++++ Extracted records

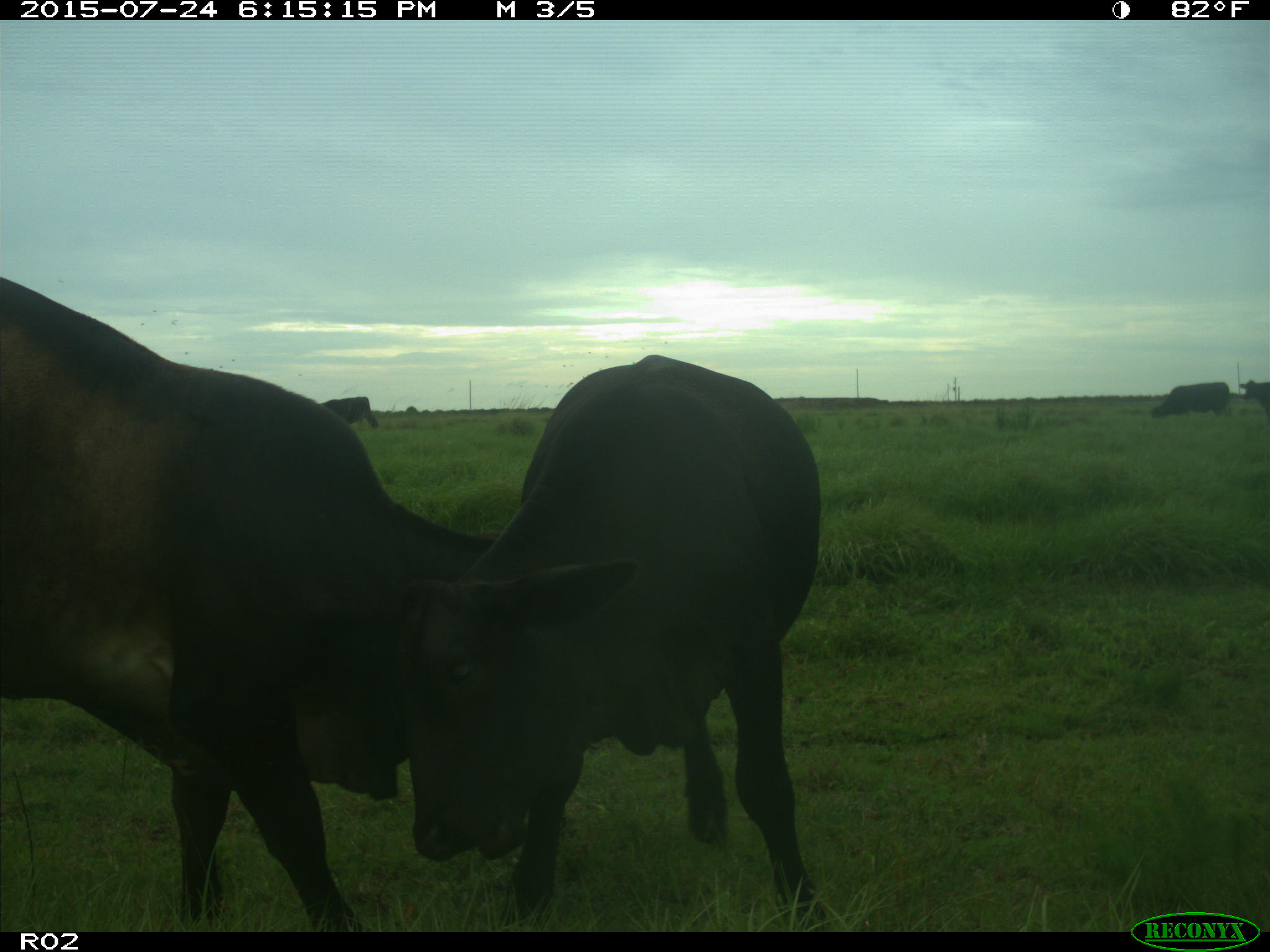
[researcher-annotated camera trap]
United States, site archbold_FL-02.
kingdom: Animalia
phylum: Chordata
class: Mammalia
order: Artiodactyla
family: Bovidae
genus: Bos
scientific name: Bos taurus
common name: domestic cow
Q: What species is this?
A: Bos taurus (domestic cow).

++++++++

# Exercise requirements:
Your output should be the lines from the one with "order: Artiodactyla" through the last line of the entries above, copied exactly and nothing more.

# Solution for this task:
order: Artiodactyla
family: Bovidae
genus: Bos
scientific name: Bos taurus
common name: domestic cow
Q: What species is this?
A: Bos taurus (domestic cow).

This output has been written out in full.